特に必要な手続きはありませんが、熟慮期間を過ぎたり、相続財産の全部又は一部を処分したなどの場合には、単純承認したことになります。
限定承認
相続人がプラス財産の限度でマイナス財産を相続することです。
相続があったことを知った日から3か月以内に、財産目録を作成し家庭裁判所に相続人全員が共同して限定承認の申し立てを行います。
相続放棄
全ての財産の相続をしないことです。
一般的に、マイナス財産の方が多く相続すると損することになる場合や、相続トラブルを避けたい場合などに放棄することが多いです。
自分が相続人であることを知ったときから3か月以内に、家庭裁判所に相続放棄の申述を行います。
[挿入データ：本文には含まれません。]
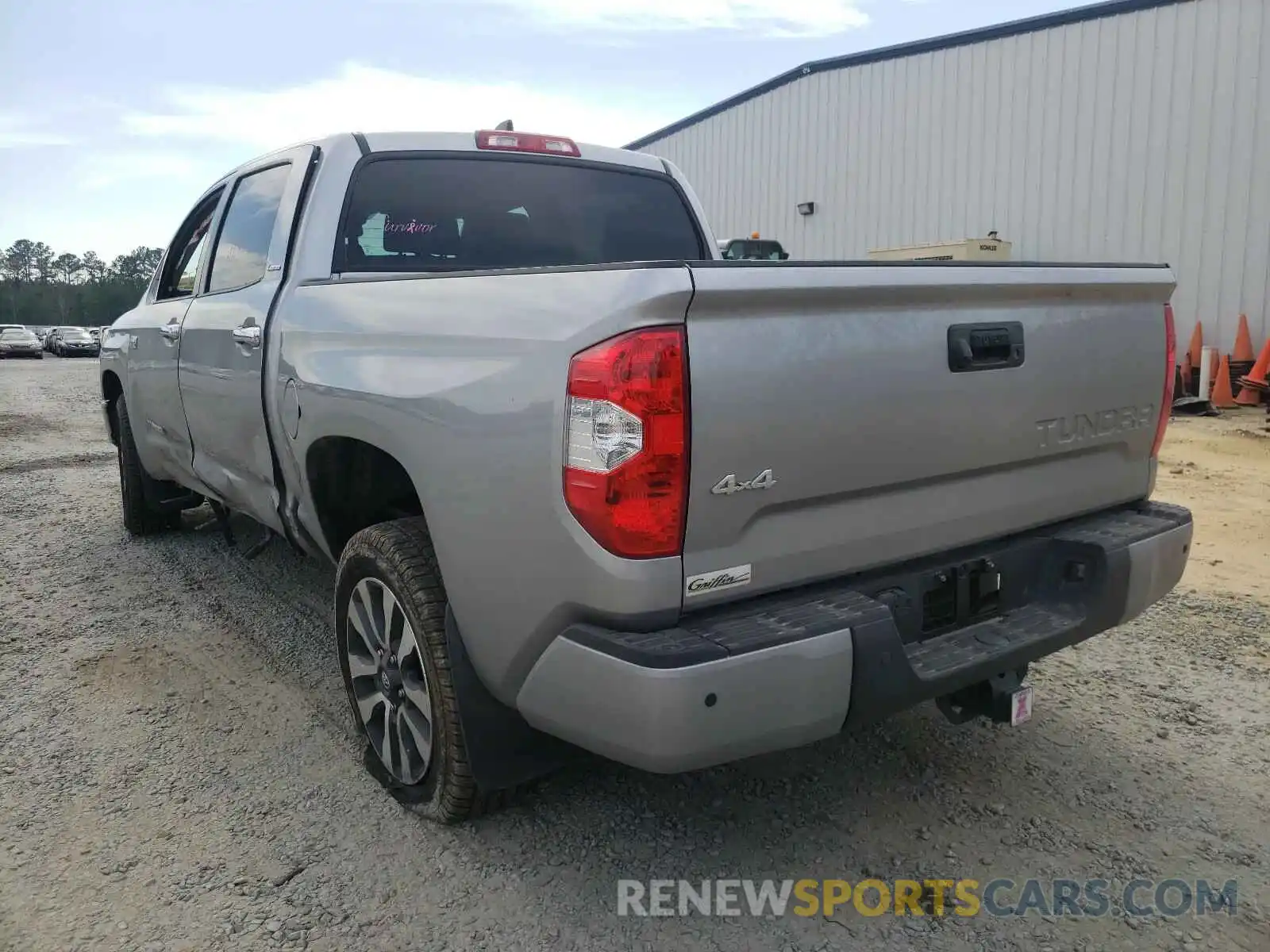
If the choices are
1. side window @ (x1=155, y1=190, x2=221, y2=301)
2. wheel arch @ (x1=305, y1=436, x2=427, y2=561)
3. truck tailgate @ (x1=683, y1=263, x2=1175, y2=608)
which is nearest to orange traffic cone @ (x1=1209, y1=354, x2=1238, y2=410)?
truck tailgate @ (x1=683, y1=263, x2=1175, y2=608)

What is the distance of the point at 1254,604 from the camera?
4559 mm

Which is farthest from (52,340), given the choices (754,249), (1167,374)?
(1167,374)

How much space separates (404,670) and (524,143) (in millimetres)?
2196

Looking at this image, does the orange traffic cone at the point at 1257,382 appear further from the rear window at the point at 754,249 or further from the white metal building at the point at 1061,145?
the rear window at the point at 754,249

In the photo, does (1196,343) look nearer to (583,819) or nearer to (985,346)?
(985,346)

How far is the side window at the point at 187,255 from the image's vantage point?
15.7 ft

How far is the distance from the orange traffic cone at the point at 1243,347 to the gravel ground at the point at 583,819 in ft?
30.3

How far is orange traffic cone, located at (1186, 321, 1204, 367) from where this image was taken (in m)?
12.2

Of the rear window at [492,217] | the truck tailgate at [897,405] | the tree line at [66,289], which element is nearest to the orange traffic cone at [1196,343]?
the rear window at [492,217]

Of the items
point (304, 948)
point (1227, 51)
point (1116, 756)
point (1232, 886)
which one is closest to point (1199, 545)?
point (1116, 756)

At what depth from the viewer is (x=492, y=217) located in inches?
147

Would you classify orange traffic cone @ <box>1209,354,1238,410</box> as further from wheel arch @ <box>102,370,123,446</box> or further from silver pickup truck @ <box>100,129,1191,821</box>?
wheel arch @ <box>102,370,123,446</box>

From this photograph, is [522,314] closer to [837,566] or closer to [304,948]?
[837,566]

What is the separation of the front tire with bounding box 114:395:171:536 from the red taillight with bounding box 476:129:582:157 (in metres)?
3.16
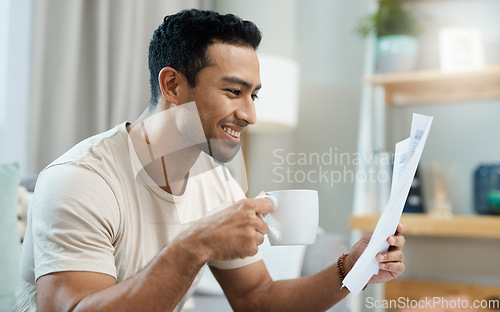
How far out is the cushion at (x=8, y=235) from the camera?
88 cm

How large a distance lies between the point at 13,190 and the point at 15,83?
1.75 ft

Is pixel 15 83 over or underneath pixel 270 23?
underneath

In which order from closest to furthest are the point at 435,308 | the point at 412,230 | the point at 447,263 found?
the point at 435,308
the point at 412,230
the point at 447,263

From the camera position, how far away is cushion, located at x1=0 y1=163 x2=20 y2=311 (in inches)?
34.7

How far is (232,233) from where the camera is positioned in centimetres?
58

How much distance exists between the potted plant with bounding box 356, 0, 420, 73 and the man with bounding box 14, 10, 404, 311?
1.45m

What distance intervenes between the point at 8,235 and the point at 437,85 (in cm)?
174

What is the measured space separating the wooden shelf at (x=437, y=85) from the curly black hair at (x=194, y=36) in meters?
1.44

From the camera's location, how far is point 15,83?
137 centimetres

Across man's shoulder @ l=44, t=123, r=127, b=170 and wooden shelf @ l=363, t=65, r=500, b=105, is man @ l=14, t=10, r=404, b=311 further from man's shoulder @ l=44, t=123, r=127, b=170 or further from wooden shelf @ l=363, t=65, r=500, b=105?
wooden shelf @ l=363, t=65, r=500, b=105

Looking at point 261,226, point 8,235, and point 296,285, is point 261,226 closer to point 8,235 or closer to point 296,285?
point 296,285

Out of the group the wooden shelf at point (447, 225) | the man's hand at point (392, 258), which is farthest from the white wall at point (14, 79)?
the wooden shelf at point (447, 225)

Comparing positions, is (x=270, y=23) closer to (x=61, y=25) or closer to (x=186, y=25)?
(x=61, y=25)

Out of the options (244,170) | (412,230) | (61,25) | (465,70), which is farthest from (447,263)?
(61,25)
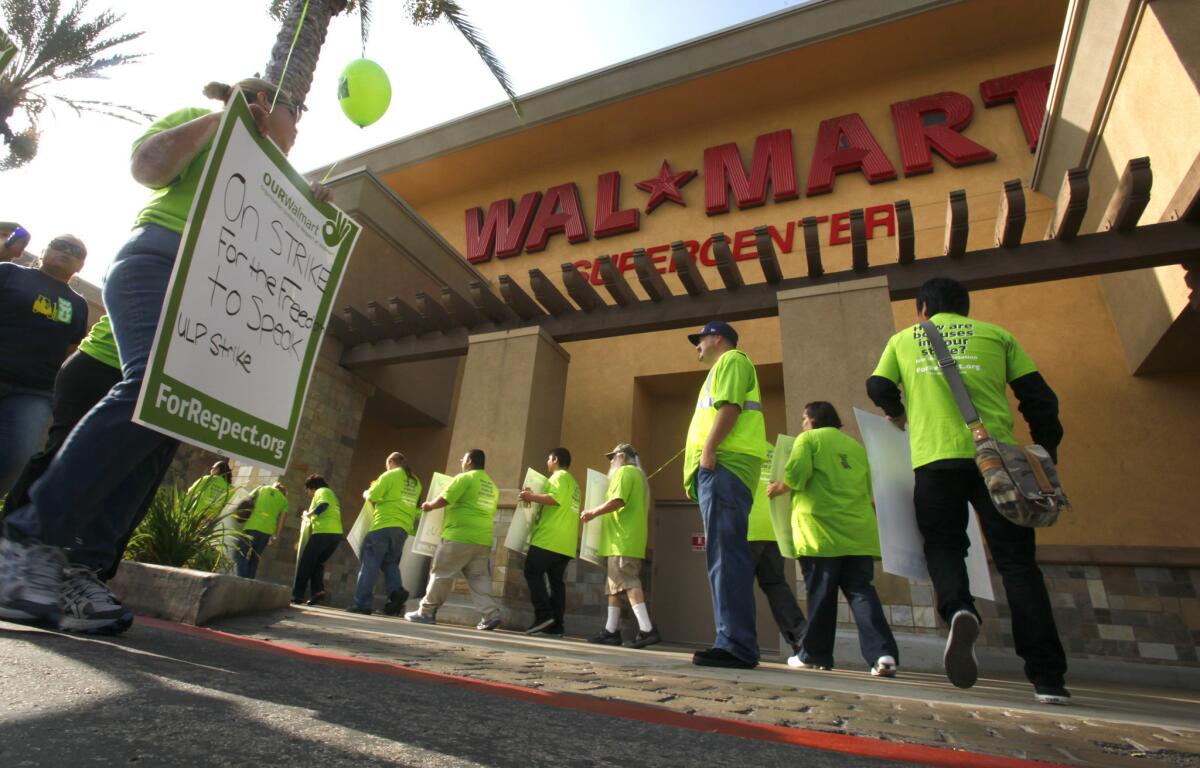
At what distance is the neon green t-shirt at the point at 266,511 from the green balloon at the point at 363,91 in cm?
495

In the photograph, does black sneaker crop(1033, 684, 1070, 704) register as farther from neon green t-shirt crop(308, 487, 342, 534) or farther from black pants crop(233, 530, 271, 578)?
black pants crop(233, 530, 271, 578)

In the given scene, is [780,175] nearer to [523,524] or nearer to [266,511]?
[523,524]

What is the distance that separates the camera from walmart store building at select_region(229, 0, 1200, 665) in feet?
21.9

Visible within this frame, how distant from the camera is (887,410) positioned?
3301 mm

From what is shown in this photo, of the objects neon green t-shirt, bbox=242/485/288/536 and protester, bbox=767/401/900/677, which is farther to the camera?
neon green t-shirt, bbox=242/485/288/536

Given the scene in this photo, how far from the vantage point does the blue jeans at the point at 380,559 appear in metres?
7.26

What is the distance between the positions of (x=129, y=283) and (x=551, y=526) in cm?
495

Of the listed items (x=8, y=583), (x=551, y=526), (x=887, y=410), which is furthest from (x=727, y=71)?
(x=8, y=583)

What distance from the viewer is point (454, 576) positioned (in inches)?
265

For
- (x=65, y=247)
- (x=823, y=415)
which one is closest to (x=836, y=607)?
(x=823, y=415)

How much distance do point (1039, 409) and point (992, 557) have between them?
718 mm

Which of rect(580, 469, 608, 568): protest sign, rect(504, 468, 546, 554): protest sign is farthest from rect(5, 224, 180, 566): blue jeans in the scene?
rect(580, 469, 608, 568): protest sign

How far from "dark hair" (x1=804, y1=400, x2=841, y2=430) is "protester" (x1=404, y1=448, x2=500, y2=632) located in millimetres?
3552

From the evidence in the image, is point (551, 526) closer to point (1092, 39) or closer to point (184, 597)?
point (184, 597)
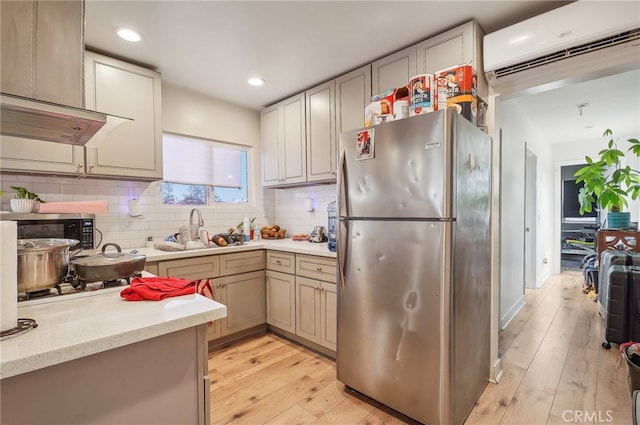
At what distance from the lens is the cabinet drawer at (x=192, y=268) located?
2.36 metres

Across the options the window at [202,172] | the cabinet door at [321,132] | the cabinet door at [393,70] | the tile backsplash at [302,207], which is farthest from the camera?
the tile backsplash at [302,207]

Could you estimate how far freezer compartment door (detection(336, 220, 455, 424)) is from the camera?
1564 millimetres

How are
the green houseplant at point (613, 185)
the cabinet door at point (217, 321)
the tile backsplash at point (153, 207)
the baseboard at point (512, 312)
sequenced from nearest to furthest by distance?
the tile backsplash at point (153, 207)
the cabinet door at point (217, 321)
the baseboard at point (512, 312)
the green houseplant at point (613, 185)

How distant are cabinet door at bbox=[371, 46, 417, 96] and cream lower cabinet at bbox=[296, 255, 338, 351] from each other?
1481mm

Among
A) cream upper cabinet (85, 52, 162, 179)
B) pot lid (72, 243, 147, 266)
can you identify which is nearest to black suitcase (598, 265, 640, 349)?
pot lid (72, 243, 147, 266)

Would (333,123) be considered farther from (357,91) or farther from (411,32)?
(411,32)

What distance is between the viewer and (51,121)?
113 cm

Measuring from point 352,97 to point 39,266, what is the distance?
240 cm

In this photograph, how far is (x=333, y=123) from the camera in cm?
284

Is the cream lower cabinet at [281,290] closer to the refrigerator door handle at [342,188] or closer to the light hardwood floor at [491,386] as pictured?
the light hardwood floor at [491,386]

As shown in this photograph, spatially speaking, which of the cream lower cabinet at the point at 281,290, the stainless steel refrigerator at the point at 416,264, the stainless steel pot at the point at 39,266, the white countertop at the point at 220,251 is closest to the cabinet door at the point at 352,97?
the stainless steel refrigerator at the point at 416,264

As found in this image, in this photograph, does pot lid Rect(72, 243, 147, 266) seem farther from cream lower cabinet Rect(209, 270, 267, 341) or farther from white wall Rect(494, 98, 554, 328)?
white wall Rect(494, 98, 554, 328)

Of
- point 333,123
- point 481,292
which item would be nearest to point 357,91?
point 333,123

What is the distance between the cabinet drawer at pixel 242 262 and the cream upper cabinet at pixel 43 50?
6.04ft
相続放棄については、はじめから相続人ではなかった事になりますので、他の相続人に影響があります。
例えば・・・
被相続人の相続人が配偶者と子供A、Bの場合
子供Aが相続放棄した時には、配偶者の相続分はそのまま2分の1ですが、子供Bの相続分は4分の1から2分の1に増えます。
では、子供全員が相続放棄した時はどうでしょうか?
配偶者が全ての遺産を相続すると思うかもしれませんが、実はそうではありません。
第一順位である子供がはじめから相続人ではなかったことになるのですから、第二順位の被相続人の親が相続人として登場することになります。